GÖRÜŞMELERDEN ÇIKAN KARAR
Cenevre-1 görüşmelerinin ardından, muhalefet ve rejimin ortak rızasıyla geçiş hükümetinin kurulmasının yanı sıra, öncesinde ateşkesin sağlanması için BM denetiminde bir mekanizmanın kurulması kararlaştırıldı.
SONUÇ
Kendi çıkarları doğrultusunda masada olan güçlerin görüşmelerde alınan kararların dışında ortaya koydukları siyaset, Cenevre-1 görüşmelerinin başarısızlığa uğramasına neden oldu. ABD geçiş hükümetinde Esad’ın olmaması gerektiğini savunurken, Rusya ise geçiş sürecinin Esad ile sağlanması gerektiğini savunuyordu. Görüşmelerde Suriye rejiminin yanı sıra, sahada güçlü olan ve Suriye’nin geleceğine yönelik demokratik projeler sunanların olmamasıyla birlikte ortaya net bir yol haritasının konulmaması başarısızlığın etkenleri arasındaydı.
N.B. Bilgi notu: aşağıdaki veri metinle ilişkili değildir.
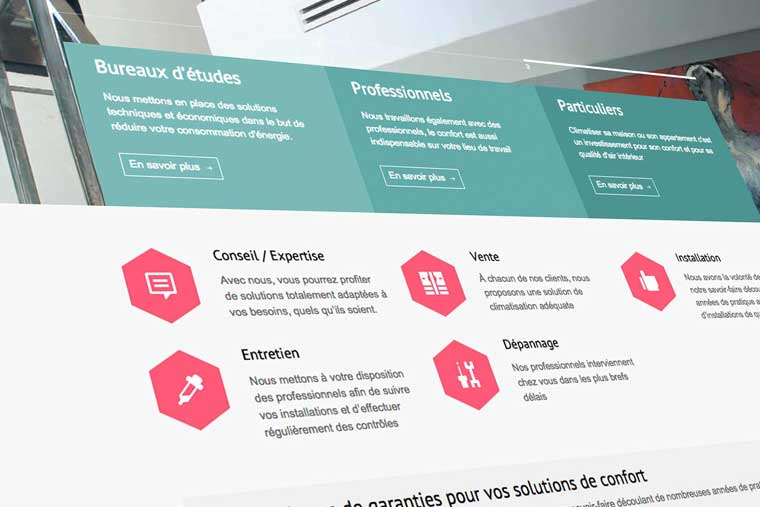 site-web-entreprise-de-climatisation-78-Yvelines-agence-de-communication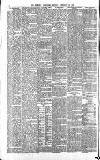 Morning Advertiser Monday 19 February 1872 Page 2
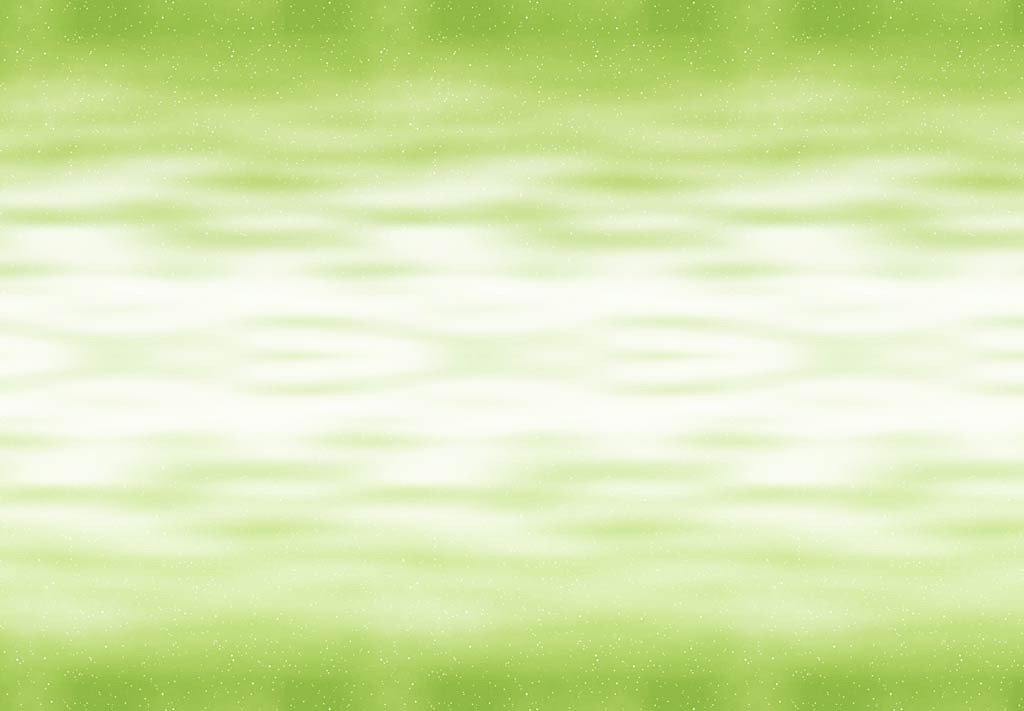 light green color backgrounds - photo #42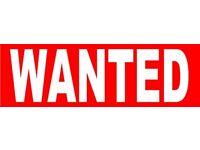 Wanted : Transit renault vauxhall nissan van local area cash waiting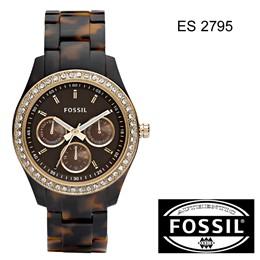 Ženska ura Fossil es2795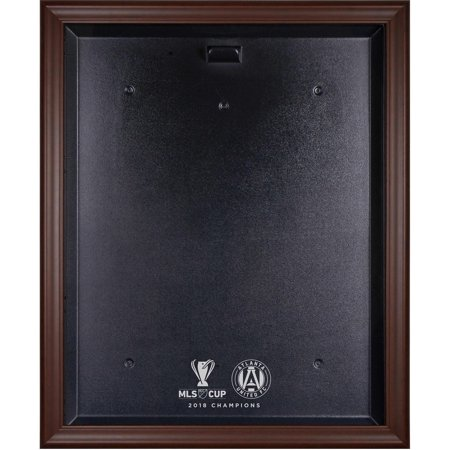 Mls Team Logo Framed (Atlanta United FC 2018 MLS Cup Champions Brown Framed Team Logo Jersey Display Case )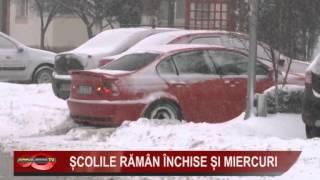 01 SCOLILE RAMAN INCHISE SI MIERCURI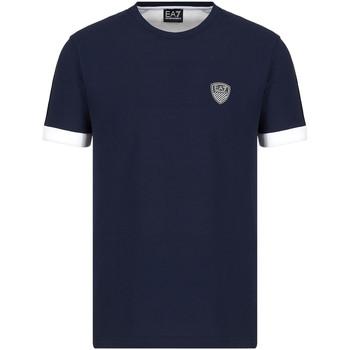 Ruhák Férfi Rövid ujjú pólók Ea7 Emporio Armani 3KPT56 PJ4MZ Kék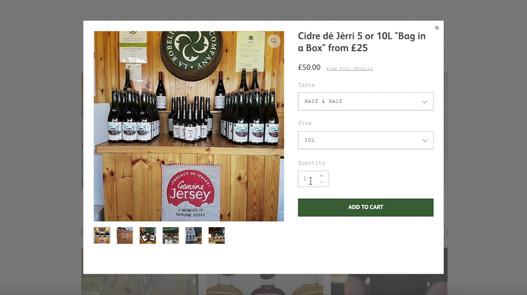 Website & Newsletter - La Robeline Cider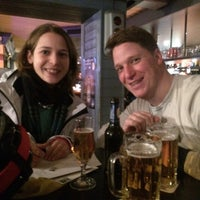 Photo taken at Time out Pub Adelboden by Marc J. on 12/28/2014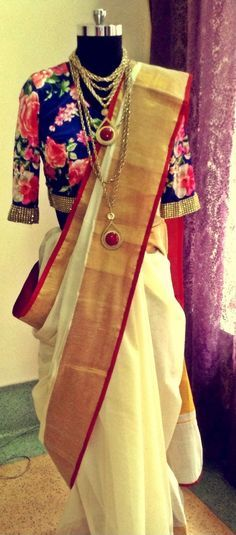 floral print blouses with traditional sarees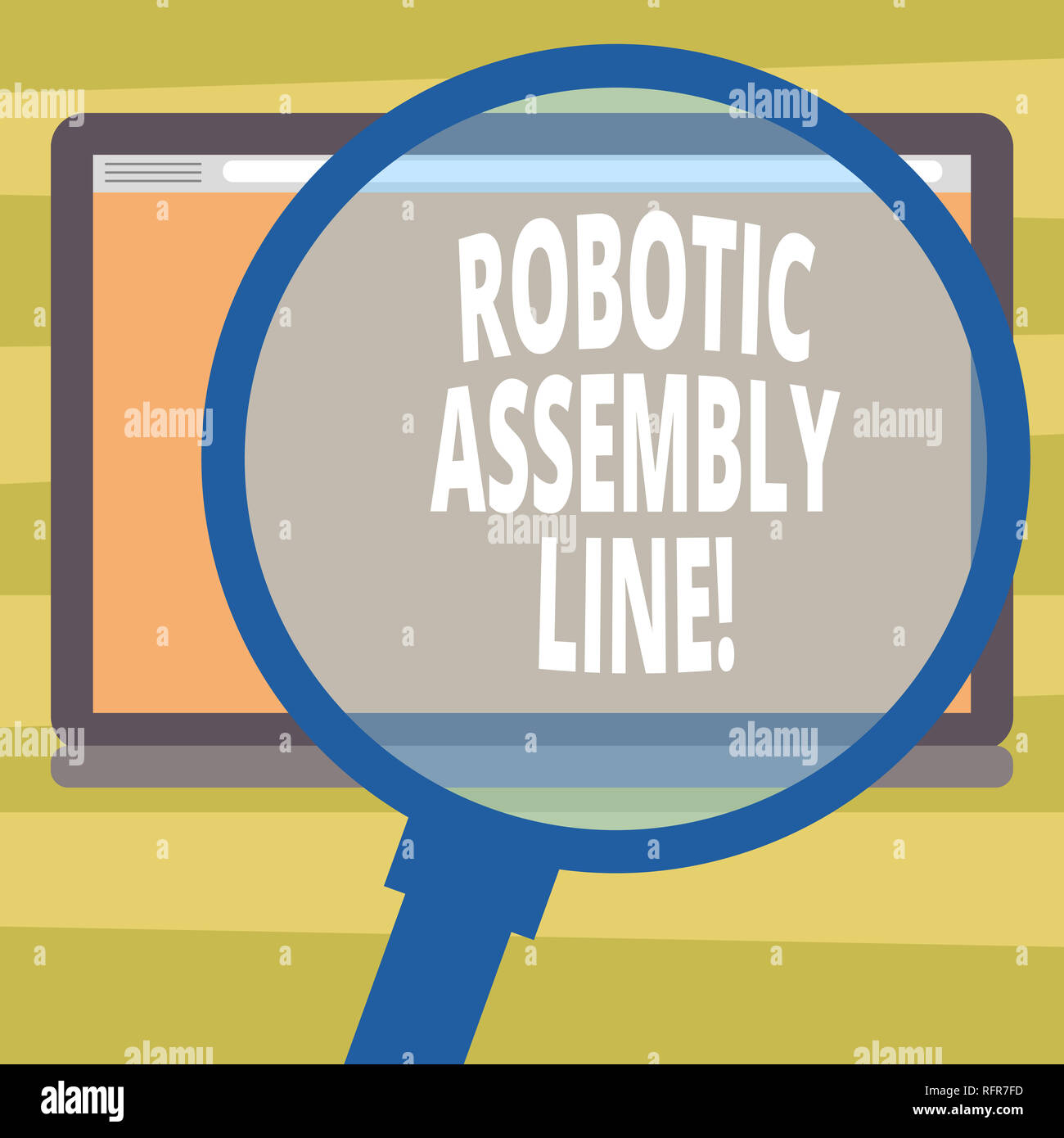 Text sign showing Robotic Assembly Line. Conceptual photo use to increase production speed and consistency Magnifying Glass Enlarging Tablet Blank Col - Stock Image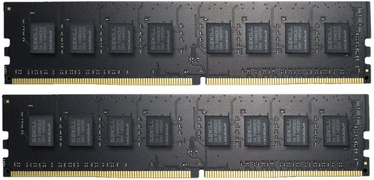 G.SKILL Value Series 16GB 2666MHz CL19 DDR4 KIT OF 2 F4-2666C19D-16GNT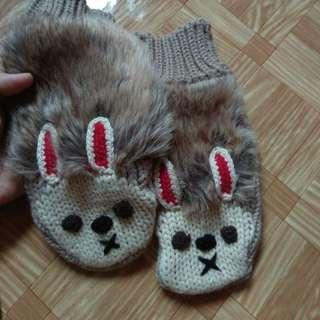 全新titicaca手襪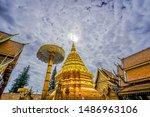 Wat Phra That Doi Suthep Temple ...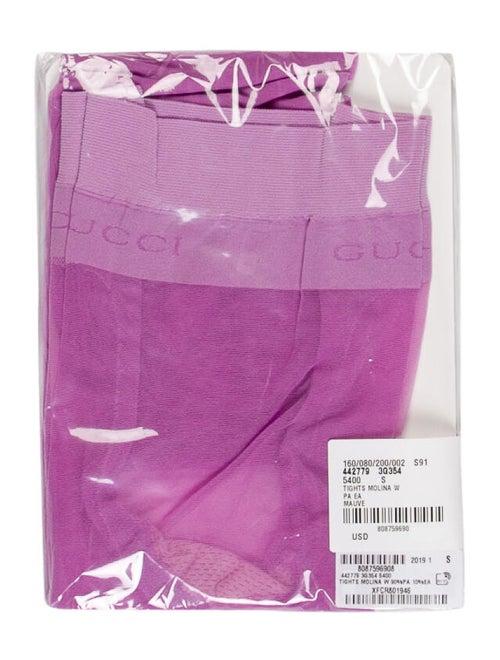 Gucci Logo Woven Tights Purple
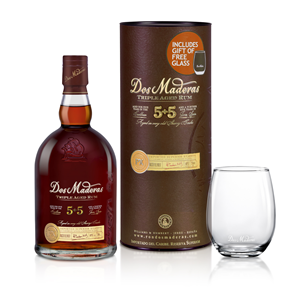 RUM RON DOS MADERAS 5+5 PX GLASS 0,7L 40%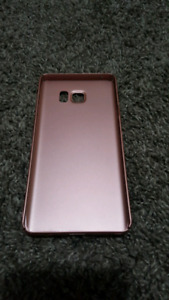Samsung Galaxy Note 5 case bumper cover rose gold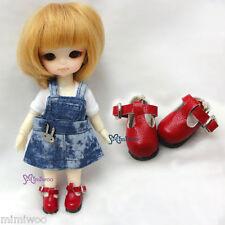 Mimi Collection Hujoo Baby Obitsu 11cm Body Bjd School Maryjane Doll Shoes Red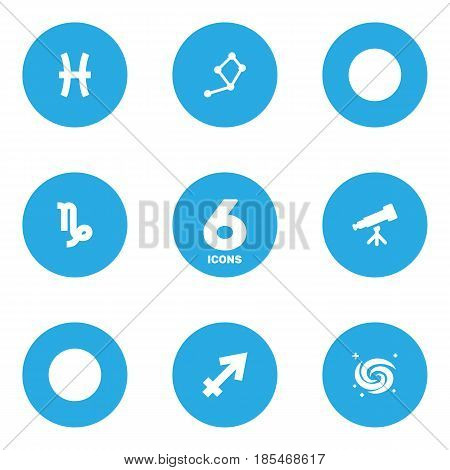 Set Of 6 Horoscope Icons Set.Collection Of Space, Fishes, Horoscope And Other Elements.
Cenevre-1 görüşmelerinden hareketle, ortaya konan çabalara rağmen ateşkes sağlanamadı ve dönemin BM Suriye Özel Temsilcisi Kofi Annan istifa etti.
Görüşmeler sürerken Suriye iç savaşından kaynaklı ölen insanların sayısı 10 bin, sığınmacıların sayısı ise 120 bin civarındaydı.
CENEVRE-2
Cenevre-1’de denenen ama başarısızlığa uğrayan siyasi çözüm arayışı, BM Suriye Özel Temsilcisi Lakhdar İbrahimi, ABD ve Rusya öncülüğünde 22 Ocak 2014’de Cenevre-2 görüşmeleri ile tekrardan başlatılmak istendi. Bu görüşmelere Suriyeli muhalifler, Suriye rejimi, Türkiye, bölgesel güçler ve AB dahil olmak üzere 40'a yakın ülke bakanlık düzeyinde katılım gerçekleştirdi.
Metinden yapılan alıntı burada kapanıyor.